Xingxing You | Intelligent control | Editorial Board Member

Assist. Prof. Dr. Xingxing You | Intelligent control | Editorial Board Member

Assistant Professor | Sichuan University | China

Assist. Prof. Dr. Xingxing You is a developing researcher affiliated with Sichuan University, China, whose work spans advanced signal processing, intelligent control, and underwater imaging technologies. With 26 scientific publications, h-index 7and over 408 citations, the author demonstrates an emerging yet steadily growing influence in these fields. His research contributions include multi-level feature fusion strategies for perception-driven underwater image enhancement, advancing the reliability of visual sensing in complex aquatic environments, as well as novel critic-only self-learning optimal control methods for continuum robots operating under unknown disturbances, integrating extended state observer frameworks to elevate robustness and adaptability. These works reflect a broader expertise in machine learning–guided optimization, sensor fusion, and nonlinear dynamical systems, addressing real-world problems where conventional modeling is insufficient. Collaboration is a key dimension of his academic trajectory, with 55 co-authors across disciplines, indicating strong engagement within interdisciplinary research networks and an ability to participate effectively in multi-institutional scientific efforts. His research outcomes demonstrate relevance not only to academic communities working on robotics, automation, and digital signal processing, but also to domains such as marine engineering, environmental monitoring, and intelligent manufacturing. By focusing on interpretable enhancements, computational efficiency, and real-time control, his contributions help bridge theoretical advances and applied technological innovation. Overall, Xingxing You’s scholarly record showcases growing expertise, collaborative capacity, and a commitment to addressing technically challenging problems with practical societal implications.

Profiles: Scopus | ORCID

Featured Publications

1. Perception-driven underwater image enhancement via multi-level feature fusion. (2026). Digital Signal Processing: A Review Journal.

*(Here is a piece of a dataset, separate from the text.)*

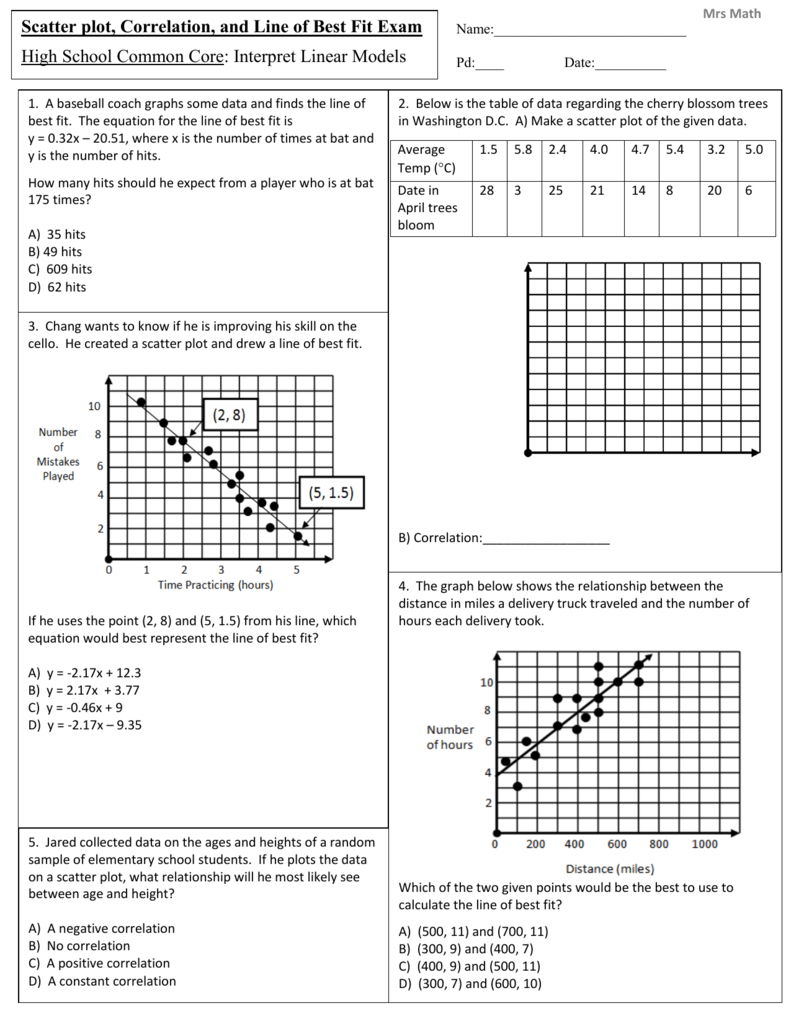 Scatter Plot Correlation And Line Of Best Fit Exam High School Pertaining To Scatter Plots And Lines Of Best Fit Worksheet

2. Critic-only based self learning optimal control for continuum robots with unknown disturbances via extended state observer. (2025). Nonlinear Dynamics.

Assist. Prof. Dr. Xingxing You’s work advances intelligent sensing and robust control systems, enabling more reliable robotic and imaging technologies in uncertain environments. His research contributes to global innovation by strengthening the scientific foundation for autonomous systems and enhancing their applications in marine exploration, environmental protection, and advanced robotics.